We are thinking about who we trust, who we have more confidence in. I’m arguing that stakeholders are doing the same thing. If we’re going to shape the way they feel about us, we can’t just stop at, “Are you better off, or are you worse off?” “What are the facts about what really happened?” We have to assess how they trust us, whether they trust us, and we have to try to build that trust.
“Nobody makes a political or social judgment about whether you are behaving appropriately or how they feel about you based on the facts. They do it based on emotion, based on gut.”
Kobrin: Does that relate to a social license to operate?

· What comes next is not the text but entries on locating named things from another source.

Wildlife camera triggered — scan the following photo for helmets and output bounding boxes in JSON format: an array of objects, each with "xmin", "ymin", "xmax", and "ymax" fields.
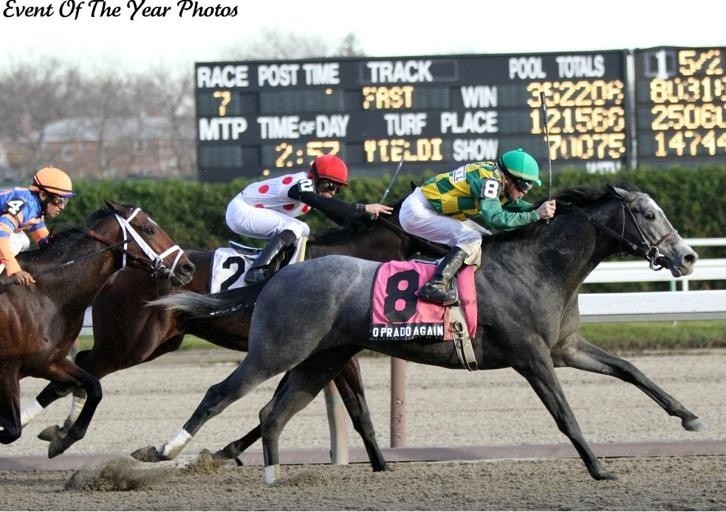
[
  {"xmin": 29, "ymin": 165, "xmax": 77, "ymax": 197},
  {"xmin": 308, "ymin": 155, "xmax": 349, "ymax": 186},
  {"xmin": 499, "ymin": 148, "xmax": 542, "ymax": 187}
]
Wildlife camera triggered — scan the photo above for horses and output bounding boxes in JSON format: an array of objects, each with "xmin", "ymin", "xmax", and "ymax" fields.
[
  {"xmin": 0, "ymin": 199, "xmax": 195, "ymax": 459},
  {"xmin": 130, "ymin": 180, "xmax": 705, "ymax": 485},
  {"xmin": 20, "ymin": 181, "xmax": 450, "ymax": 471}
]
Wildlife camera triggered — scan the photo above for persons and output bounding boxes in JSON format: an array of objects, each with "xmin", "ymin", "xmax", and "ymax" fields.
[
  {"xmin": 399, "ymin": 147, "xmax": 557, "ymax": 307},
  {"xmin": 224, "ymin": 154, "xmax": 394, "ymax": 285},
  {"xmin": 0, "ymin": 165, "xmax": 74, "ymax": 288}
]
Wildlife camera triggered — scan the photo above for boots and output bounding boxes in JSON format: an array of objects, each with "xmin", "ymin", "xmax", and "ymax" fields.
[
  {"xmin": 417, "ymin": 246, "xmax": 469, "ymax": 306},
  {"xmin": 244, "ymin": 237, "xmax": 286, "ymax": 284}
]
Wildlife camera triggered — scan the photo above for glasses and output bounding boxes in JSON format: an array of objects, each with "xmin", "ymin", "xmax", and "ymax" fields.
[
  {"xmin": 312, "ymin": 161, "xmax": 340, "ymax": 193},
  {"xmin": 35, "ymin": 173, "xmax": 69, "ymax": 206},
  {"xmin": 501, "ymin": 155, "xmax": 534, "ymax": 192}
]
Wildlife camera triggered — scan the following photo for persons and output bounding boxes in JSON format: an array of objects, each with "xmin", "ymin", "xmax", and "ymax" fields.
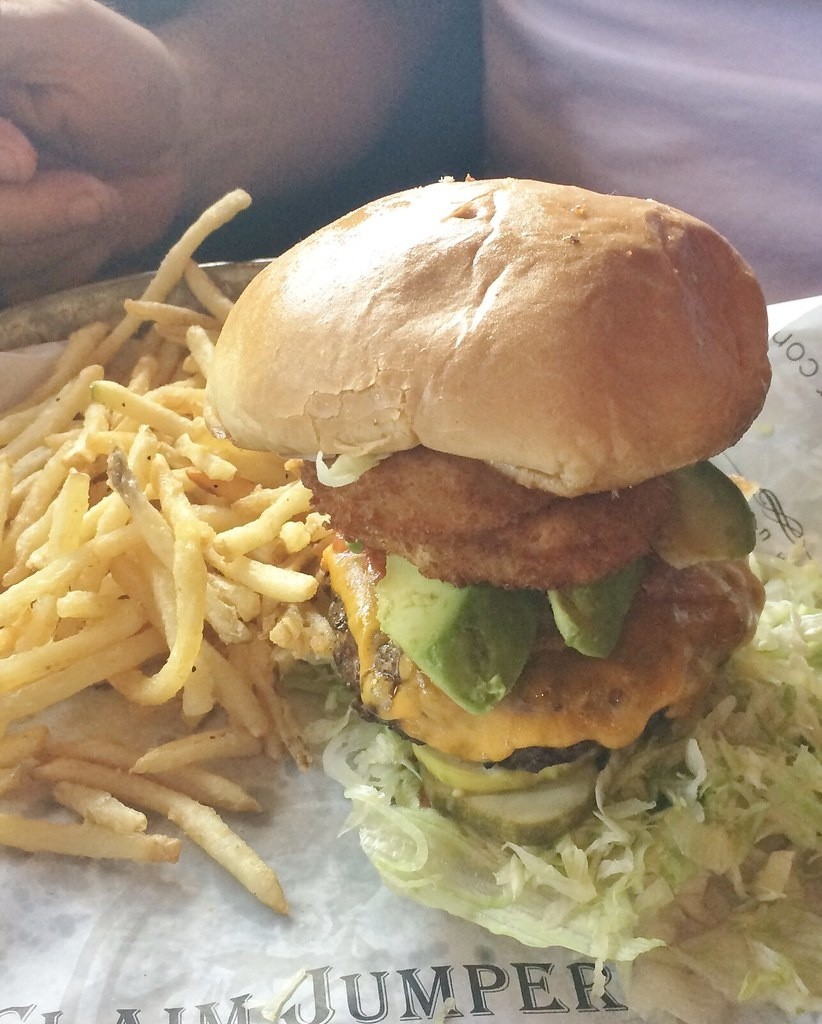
[{"xmin": 0, "ymin": 0, "xmax": 822, "ymax": 308}]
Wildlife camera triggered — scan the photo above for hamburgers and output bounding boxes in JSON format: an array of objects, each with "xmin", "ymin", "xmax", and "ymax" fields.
[{"xmin": 207, "ymin": 176, "xmax": 822, "ymax": 1024}]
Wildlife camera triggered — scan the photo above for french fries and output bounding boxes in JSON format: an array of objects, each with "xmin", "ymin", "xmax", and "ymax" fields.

Henisz: Exactly. Social license to operate is a broader construct than just, “Are you better off or worse off?” It’s looking at a more holistic perspective of how we perceive a company. The social license to operate is the perception by a stakeholder that you are behaving in an appropriate manner, that you are acting in a way they perceive as fair or just. What you are trying to do is build up, not just whether they perceive you’re helping them or hurting them financially or materially, but are you behaving appropriately? Do you deserve their trust? That takes more than just thinking about the facts. It takes more than just thinking about the financial benefits. It requires thinking about the relationship.
Kobrin: How do you know when you have it? And who gives it to you?
Henisz: Each stakeholder gives it to you. The social license to operate is granted by each stakeholder at a moment in time. It can be withdrawn by any stakeholder at a moment in time. This really focuses the attention on an ongoing process. It’s not just the design and the implementation of the entry strategy. It’s everything you do every day — who you hire, who you partner with, who you contract with, where you build, how you build — all those things on a day-in, day-out basis affect each stakeholder’s degree of social license or the degree to which they grant you the social license.
You have to monitor that in real time. You have to watch it in real time. You have to adapt to change in real time. It’s something that’s an ongoing management function, not just something at the time of entry, not just something at the time of crisis, something that senior management should be focused on on an ongoing basis….
Kobrin: What are the critical takeaways that you would suggest to managers who either are or should be corporate diplomats?
Henisz: One of the lessons I draw from looking at the frontlines and looking at the experience of best practices is many of the firms I survey in the book have written off $100 million or billion-dollar losses because they have mismanaged their relationships with external stakeholders. As a result, they have reflected, they have built new tools, new capacities, they have tried to become better corporate diplomats. So, they have learned from their mistakes.
One of the takeaways from the book is that it’s possible to learn from someone else’s mistakes. You don’t have to wait until you write off $100 million or a billion dollars to invest in this capacity. You can learn from the firms that were there first, that were on the frontlines, that lost and learned. Why not learn from someone else’s mistakes, learn from best practice? That’s what I try to pull together in the book.